One of the problems with being an independent is that you have to shout a lot louder than the other parties, and you have to do it with fewer resources. You lose the advantage of people who will “always” vote with ‘their’ party – right or wrong – and instead you get your name on a ballot without a pithy reminder of who you are, putting deed poll changes aside for the time being.

At the time of the post, I compared Denny’s platform to the Sweden DemoEx movement, and it would appear that I’m not the only person to see the resemblance, as Denny has got permission from them to form a UK branch of the party. With four prospective MPs so far, and discussion on proportional representation going higher (though not far enough), it’s still an interesting idea.

2 comments
  1. Hm, you seem to be making the assumption that the *main* reason few people voted for him is party loyalty, rather than (eg) his ideas are batshit crazy.

  2. Well, obviously.

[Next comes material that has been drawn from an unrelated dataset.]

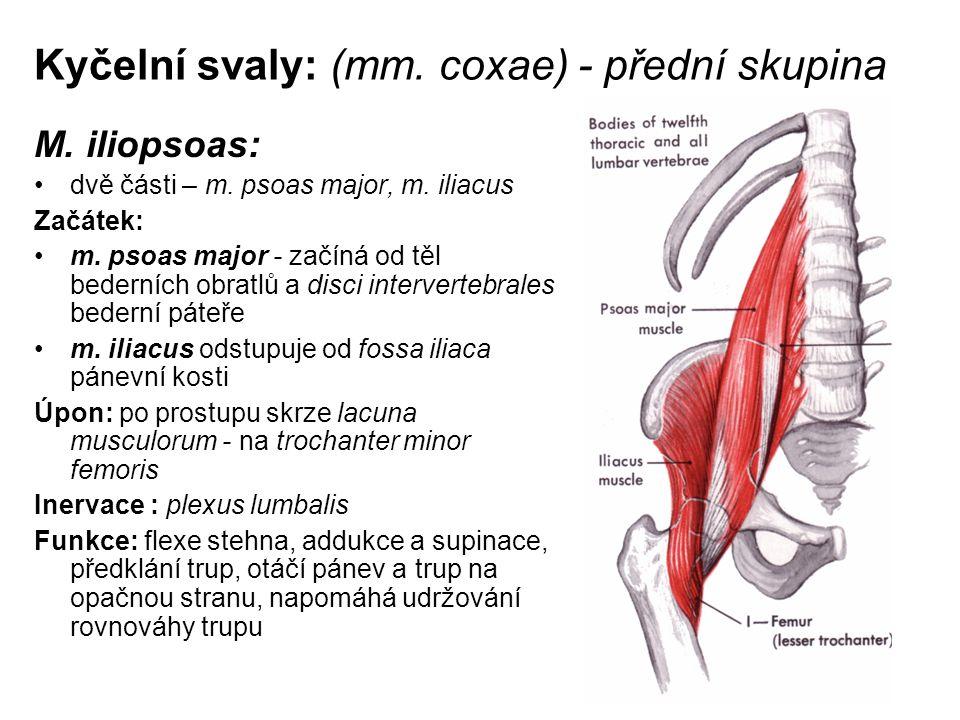 Kyčelní svaly: (mm. coxae) - přední skupina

I mean, if I support him then he is, by definition, objectively right about all things, yes? I’ve seen this “government” thing before…

    And I really think that the reason that he didn’t win – or at least retain his deposit – was as much visibility as disagreements. Even if many people don’t agree with what he’s saying – because they’re stupidheads or whatever – I still think that factoring apart from voter apathy, voter inertia is the next thing to fight, widening the pool of people who will not only *cast* their vote, but think about it first.

    The number of local policies between the major parties in my area was tiny (They all went “Hackney needs less crime. Hackney needs more education. Look! A hospital” and headed straight for national level policies), and the candidate who eventually won didn’t campaign in my area at all, nor leaflet, nor anything. People voted for parties, not people.

    Second point, One of the things de la Haye thinks muddied the waters was that there was a candidate for a party called “Direct Democracy” which was one of the communist party candidates, as opposed to his (Denny’s) campaign, which was on a platform of Direct Democracy, but had no party “hint” beside it.

    Plus, with the proportional rep. systems I’ve seen seriously discussed as possibilities for this parliment, an independent without a party backing has to campaign over five times the area and get five times the votes just to retain the deposit. A party can at least spread the pain of that a bit.